:: Excerpted records ::

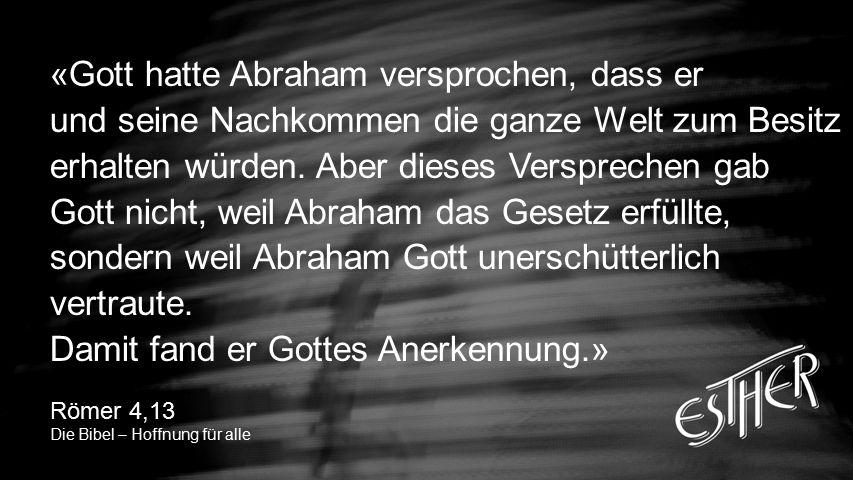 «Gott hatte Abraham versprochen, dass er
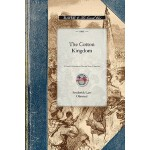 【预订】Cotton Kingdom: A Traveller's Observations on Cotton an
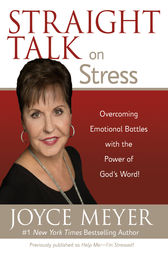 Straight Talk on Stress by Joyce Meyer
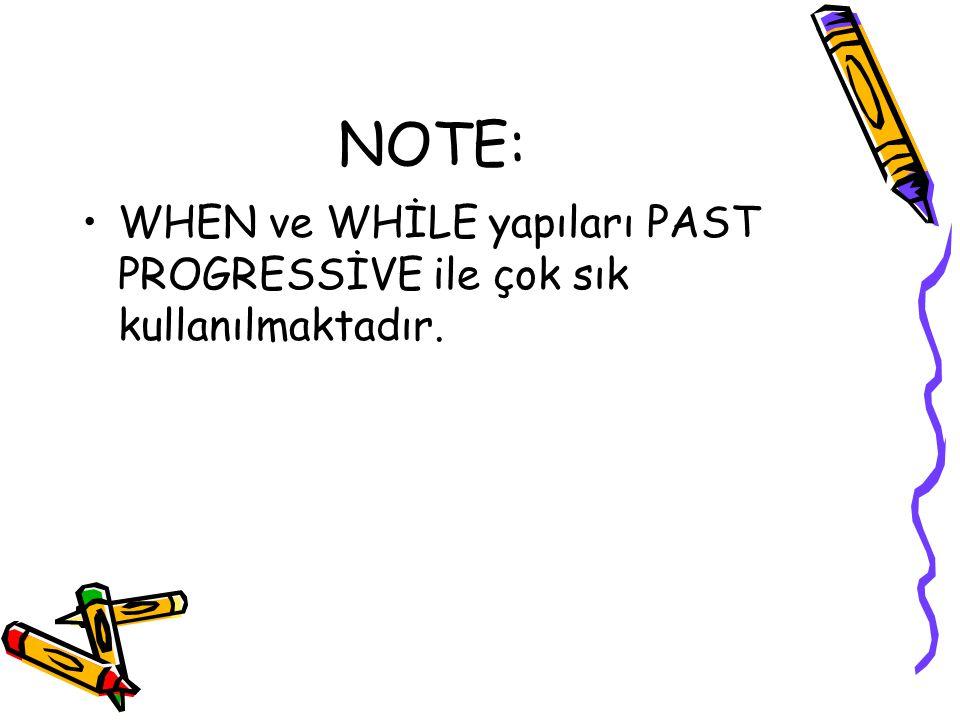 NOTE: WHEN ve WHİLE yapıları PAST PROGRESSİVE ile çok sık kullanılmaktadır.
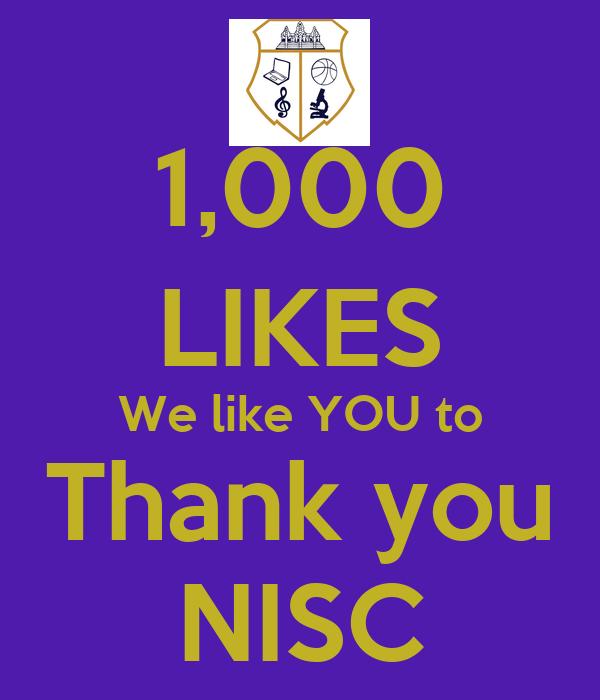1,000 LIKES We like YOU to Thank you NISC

:::

▸ **The problem**:
The whole listing above, line by line, needs to be copied exactly, except for any images.

▸ **Output below**:
 «Gott hatte Abraham versprochen, dass er
 【预订】Cotton Kingdom: A Traveller's Observations on Cotton an
 Straight Talk on Stress by Joyce Meyer
 NOTE: WHEN ve WHİLE yapıları PAST PROGRESSİVE ile çok sık kullanılmaktadır.
1,000 LIKES We like YOU to Thank you NISC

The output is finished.